Bowman lost sleep. Phelps looked for motivation. Bowman pushed him. Phelps pushed back. Life was a program. Swimming overwhelmed all. Phelps thrived on the competition ("I don't care what I'm competing in against anyone in the world, I don't want anyone to beat me," he says), and of course he enjoyed the successes. But the very thing that struck single person who watched him -- it must be such a rush to SWIM THAT FAST -- did not strike Phelps very often. He wanted the end.
And when the end came, the perfect end, Michael Phelps started living. And he found out: Golf is hard. He worked with one of the best golf teachers in the entire world, Hank Haney, and he hit a few thousand golf balls and he still hasn't broken 85. "It turns out hitting the ball straight," Phelps says with lightness in his voice, "is really challenging."

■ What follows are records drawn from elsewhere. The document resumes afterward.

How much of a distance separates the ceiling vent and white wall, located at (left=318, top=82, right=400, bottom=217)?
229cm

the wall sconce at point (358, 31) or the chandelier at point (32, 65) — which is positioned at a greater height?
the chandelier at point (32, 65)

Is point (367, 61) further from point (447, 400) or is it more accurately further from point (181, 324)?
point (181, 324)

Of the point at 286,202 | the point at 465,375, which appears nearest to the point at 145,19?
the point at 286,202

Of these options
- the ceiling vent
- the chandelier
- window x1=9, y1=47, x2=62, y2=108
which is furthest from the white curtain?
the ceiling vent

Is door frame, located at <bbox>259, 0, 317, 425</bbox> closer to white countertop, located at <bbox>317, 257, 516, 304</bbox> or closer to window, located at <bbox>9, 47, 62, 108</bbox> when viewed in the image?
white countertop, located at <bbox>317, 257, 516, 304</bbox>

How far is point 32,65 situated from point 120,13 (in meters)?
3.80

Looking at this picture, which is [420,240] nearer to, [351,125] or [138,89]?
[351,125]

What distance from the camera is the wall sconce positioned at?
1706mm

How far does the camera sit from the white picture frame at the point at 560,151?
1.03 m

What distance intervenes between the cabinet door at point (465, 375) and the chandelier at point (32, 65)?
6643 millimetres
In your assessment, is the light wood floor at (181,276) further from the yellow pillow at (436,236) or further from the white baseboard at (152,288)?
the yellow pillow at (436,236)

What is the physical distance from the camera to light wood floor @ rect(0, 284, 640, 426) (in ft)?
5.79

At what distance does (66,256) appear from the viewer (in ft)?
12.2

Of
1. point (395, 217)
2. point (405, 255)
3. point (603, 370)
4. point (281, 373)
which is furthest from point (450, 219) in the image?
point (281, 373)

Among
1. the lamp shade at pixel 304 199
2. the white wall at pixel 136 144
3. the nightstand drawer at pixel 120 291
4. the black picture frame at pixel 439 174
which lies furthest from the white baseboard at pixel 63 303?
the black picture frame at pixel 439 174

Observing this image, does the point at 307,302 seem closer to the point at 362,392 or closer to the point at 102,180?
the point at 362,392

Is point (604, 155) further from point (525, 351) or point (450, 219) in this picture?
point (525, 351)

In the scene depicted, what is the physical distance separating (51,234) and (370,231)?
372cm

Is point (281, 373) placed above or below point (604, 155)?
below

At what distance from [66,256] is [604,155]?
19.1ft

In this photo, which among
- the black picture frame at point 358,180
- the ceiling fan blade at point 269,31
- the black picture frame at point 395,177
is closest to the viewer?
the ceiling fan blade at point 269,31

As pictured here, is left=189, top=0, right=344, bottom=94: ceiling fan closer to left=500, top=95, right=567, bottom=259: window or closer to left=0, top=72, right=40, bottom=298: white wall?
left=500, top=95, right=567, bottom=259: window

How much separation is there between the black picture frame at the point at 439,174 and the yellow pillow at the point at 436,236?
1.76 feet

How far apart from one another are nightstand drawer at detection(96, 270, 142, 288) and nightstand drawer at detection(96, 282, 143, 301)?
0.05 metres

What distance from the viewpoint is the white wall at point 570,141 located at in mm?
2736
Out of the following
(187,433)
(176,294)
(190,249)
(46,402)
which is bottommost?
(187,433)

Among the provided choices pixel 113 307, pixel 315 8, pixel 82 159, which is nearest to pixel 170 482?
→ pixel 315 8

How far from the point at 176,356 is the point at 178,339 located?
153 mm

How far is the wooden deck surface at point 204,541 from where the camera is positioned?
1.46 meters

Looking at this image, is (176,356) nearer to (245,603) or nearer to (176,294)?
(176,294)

He found poker to be fun but the rush fades. Traveling was fun. Hanging with celebrities was fun. And ... yet ... what? Perfect ending? Dammit, Michael Phelps wanted to swim again.
* * *
In Bob Gibson's last inning as a hall of fame pitcher, he gave up a grand slam. The legendary quarterback John Unitas' last pass was a meaningless seven-yard completion in a meaningless game while wearing a San Diego Chargers uniform. In Michael Jordan's last game, he scored 15 points in a 20-point loss at Philadelphia. Muhammad Ali's last fight was a dismal loss to Trevor Berbick with a cowbell clanging to signal the ends of rounds. Jack Nicklaus missed 15 of his last 17 cuts on the PGA Tour and did not finish in the Top 60.
And ... what difference does it make? Does the end diminish what they did? Of course not. We all grow older. We all lose bat speed and that first step and a few yards on our drives. When Willie Mays fell down in the outfield during the 1973 World Series, it felt sad -- that remains the example so many people use when talking about bad endings. Mays himself said, "Growing old is just a helpless hurt."

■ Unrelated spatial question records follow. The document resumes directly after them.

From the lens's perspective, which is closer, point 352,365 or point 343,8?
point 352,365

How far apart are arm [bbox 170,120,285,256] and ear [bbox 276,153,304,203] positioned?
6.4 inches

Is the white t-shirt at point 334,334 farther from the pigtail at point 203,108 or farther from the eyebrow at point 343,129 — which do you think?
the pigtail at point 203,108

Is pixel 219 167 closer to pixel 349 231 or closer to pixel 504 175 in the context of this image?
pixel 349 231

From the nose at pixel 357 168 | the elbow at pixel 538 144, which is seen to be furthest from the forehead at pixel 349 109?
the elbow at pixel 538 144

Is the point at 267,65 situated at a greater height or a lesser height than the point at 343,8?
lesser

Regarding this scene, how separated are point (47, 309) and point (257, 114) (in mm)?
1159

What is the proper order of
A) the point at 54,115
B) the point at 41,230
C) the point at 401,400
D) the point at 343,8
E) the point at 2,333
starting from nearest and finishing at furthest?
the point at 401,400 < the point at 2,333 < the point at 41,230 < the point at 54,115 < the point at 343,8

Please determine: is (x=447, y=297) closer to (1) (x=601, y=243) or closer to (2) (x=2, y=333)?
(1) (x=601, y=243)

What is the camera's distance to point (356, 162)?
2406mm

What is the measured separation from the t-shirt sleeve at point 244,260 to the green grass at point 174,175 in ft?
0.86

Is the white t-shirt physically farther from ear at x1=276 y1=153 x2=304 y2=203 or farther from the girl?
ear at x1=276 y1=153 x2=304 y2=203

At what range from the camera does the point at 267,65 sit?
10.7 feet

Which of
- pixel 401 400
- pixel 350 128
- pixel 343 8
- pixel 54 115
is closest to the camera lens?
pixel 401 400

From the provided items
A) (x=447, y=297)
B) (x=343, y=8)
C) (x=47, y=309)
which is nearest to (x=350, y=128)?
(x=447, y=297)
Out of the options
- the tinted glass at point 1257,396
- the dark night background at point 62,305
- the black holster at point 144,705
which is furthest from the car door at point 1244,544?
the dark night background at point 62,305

But was it a sad ending? Sad for who? Willie Mays was doing the thing he loved most, the thing he believed he was put on earth to do. He was playing ball.

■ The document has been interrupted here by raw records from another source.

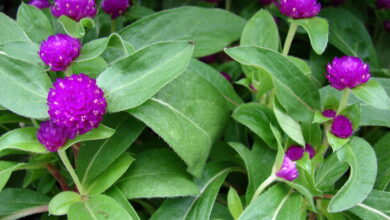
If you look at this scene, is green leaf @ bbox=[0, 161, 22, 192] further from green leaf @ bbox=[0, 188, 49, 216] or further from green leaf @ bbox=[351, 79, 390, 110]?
green leaf @ bbox=[351, 79, 390, 110]

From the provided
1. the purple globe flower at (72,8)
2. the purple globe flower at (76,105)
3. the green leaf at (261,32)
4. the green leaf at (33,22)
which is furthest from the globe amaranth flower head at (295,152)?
the green leaf at (33,22)

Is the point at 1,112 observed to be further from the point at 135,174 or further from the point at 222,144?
the point at 222,144

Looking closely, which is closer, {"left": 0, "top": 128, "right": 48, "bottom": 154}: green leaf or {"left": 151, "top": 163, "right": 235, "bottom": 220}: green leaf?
{"left": 0, "top": 128, "right": 48, "bottom": 154}: green leaf

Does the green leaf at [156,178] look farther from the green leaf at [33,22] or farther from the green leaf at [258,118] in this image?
the green leaf at [33,22]

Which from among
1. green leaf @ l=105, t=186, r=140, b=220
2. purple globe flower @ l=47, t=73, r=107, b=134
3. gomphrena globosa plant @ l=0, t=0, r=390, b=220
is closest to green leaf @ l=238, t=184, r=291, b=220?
gomphrena globosa plant @ l=0, t=0, r=390, b=220

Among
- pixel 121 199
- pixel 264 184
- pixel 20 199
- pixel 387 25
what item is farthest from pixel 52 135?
pixel 387 25

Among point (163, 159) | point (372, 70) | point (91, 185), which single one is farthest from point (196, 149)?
point (372, 70)

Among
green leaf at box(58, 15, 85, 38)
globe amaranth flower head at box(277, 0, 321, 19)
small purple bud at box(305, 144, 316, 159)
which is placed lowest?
small purple bud at box(305, 144, 316, 159)
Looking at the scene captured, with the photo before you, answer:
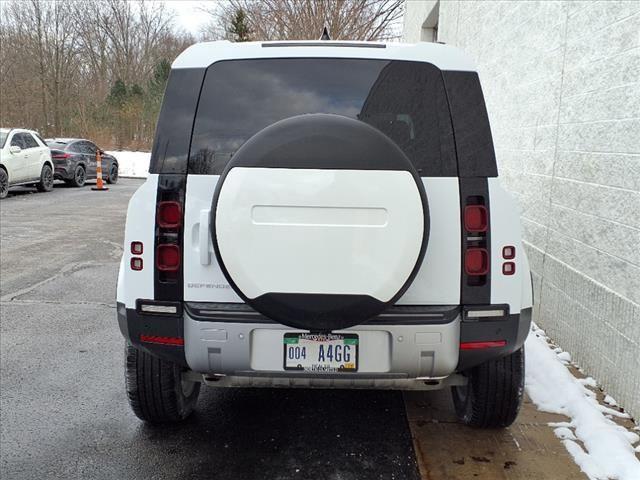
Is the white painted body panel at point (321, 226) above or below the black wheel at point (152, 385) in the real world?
above

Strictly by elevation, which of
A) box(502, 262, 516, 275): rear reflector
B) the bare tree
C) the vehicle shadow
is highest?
the bare tree

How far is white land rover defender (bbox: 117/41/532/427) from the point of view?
2.20 metres

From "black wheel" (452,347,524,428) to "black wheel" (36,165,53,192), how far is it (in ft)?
50.4

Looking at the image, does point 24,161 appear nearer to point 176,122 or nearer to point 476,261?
point 176,122

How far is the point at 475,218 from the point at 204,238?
1.20 m

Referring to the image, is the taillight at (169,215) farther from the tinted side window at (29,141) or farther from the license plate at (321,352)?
the tinted side window at (29,141)

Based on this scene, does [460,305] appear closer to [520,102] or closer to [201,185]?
[201,185]

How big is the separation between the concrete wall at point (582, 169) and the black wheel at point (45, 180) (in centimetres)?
1374

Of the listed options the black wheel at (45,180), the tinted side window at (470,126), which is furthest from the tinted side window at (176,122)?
the black wheel at (45,180)

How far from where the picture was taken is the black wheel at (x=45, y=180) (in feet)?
50.9

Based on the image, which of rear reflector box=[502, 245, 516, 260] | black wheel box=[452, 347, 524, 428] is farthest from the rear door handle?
black wheel box=[452, 347, 524, 428]

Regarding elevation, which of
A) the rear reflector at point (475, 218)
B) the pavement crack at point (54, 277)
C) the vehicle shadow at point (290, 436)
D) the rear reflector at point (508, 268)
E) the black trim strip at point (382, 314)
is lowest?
the vehicle shadow at point (290, 436)

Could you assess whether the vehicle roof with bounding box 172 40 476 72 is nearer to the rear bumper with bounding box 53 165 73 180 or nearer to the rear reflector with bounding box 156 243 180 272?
the rear reflector with bounding box 156 243 180 272

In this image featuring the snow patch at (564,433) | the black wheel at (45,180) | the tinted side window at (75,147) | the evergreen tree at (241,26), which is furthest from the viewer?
the evergreen tree at (241,26)
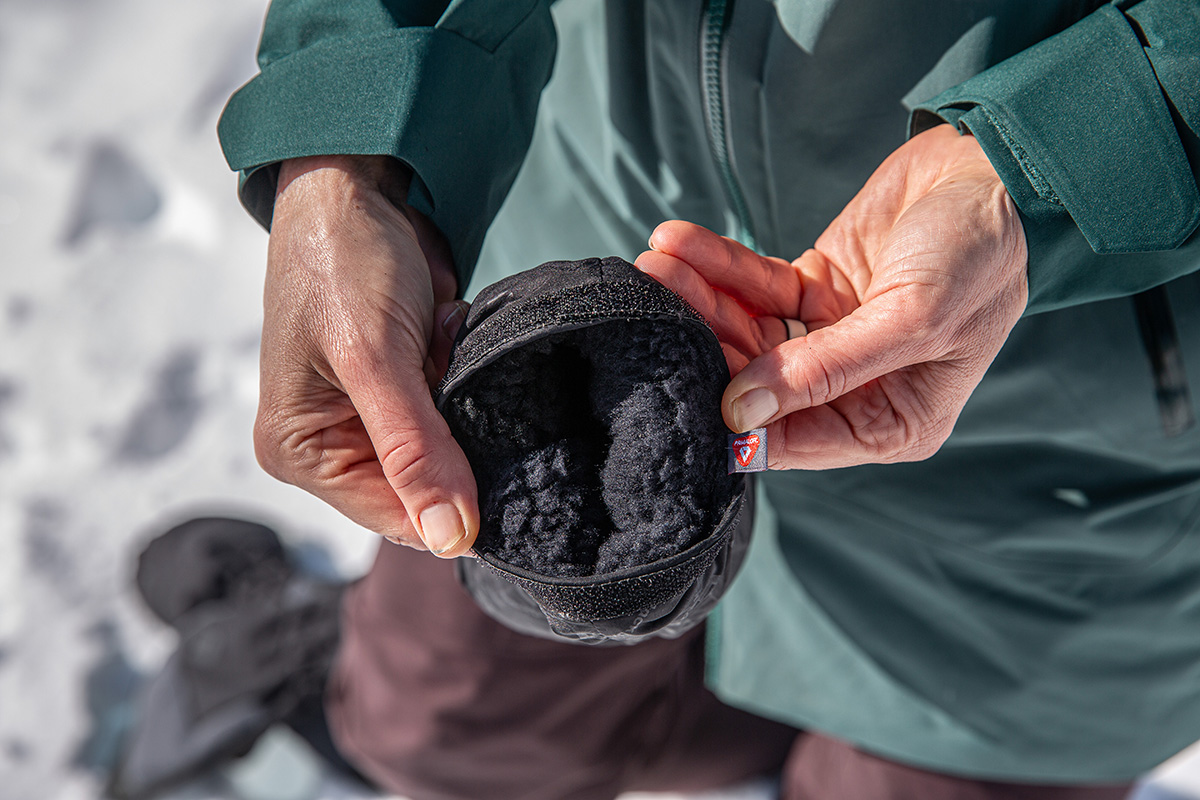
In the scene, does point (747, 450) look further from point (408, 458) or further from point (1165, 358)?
point (1165, 358)

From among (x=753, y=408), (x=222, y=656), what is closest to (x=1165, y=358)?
(x=753, y=408)

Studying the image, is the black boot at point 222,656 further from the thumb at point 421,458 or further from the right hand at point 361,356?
the thumb at point 421,458

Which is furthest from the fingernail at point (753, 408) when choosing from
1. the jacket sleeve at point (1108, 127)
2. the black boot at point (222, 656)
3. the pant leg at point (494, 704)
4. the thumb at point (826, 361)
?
the black boot at point (222, 656)

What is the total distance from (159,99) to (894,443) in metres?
1.96

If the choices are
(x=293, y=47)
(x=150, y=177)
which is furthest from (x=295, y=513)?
(x=293, y=47)

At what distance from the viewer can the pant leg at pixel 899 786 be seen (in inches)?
42.5

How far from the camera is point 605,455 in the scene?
1.89 feet

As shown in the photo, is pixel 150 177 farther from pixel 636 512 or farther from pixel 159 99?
pixel 636 512

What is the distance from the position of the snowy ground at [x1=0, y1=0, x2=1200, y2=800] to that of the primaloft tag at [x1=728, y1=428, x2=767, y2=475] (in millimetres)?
1090

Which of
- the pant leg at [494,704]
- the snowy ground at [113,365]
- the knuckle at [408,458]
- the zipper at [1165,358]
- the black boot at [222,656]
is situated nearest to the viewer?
the knuckle at [408,458]

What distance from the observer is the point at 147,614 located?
1503 millimetres

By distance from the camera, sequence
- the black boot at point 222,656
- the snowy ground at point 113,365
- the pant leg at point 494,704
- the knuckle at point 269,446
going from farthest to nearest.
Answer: the snowy ground at point 113,365
the black boot at point 222,656
the pant leg at point 494,704
the knuckle at point 269,446

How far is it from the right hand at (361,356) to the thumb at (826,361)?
0.74ft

Phelps and Bowman will not call this return to swimming a "comeback." They don't know what it is yet. Phelps won the 100-meter butterfly this weekend in Charlotte, his first swimming victory since London. He looked pretty fast in the pool; he says that he finally feels like his body is getting back into swimming shape. Phelps will carefully admit that he has talked privately with Bowman about some goals that clank around in his mind. But mostly, he doesn’t want to talk about goals. There are no goals, not really. Phelps just wants to swim. Why not? He's still good at it.
"I always say," Bowman says, "Mozart should be able to make music for as long as he wants to make music." That’s right. Maybe Michael Phelps has enough left for one more Olympic run, enough left to swim in Rio. Maybe he doesn't. Maybe there's another perfect ending in the works. Maybe there is a disappointing and bittersweet loss.
But isn’t a perfect ending the one that makes Michael Phelps happy? I still think about George Brett wishing he could change his ending -- because, see, even a perfect ending is still an ending. And isn’t it the most human aspiration of all to push off endings for as long as possible.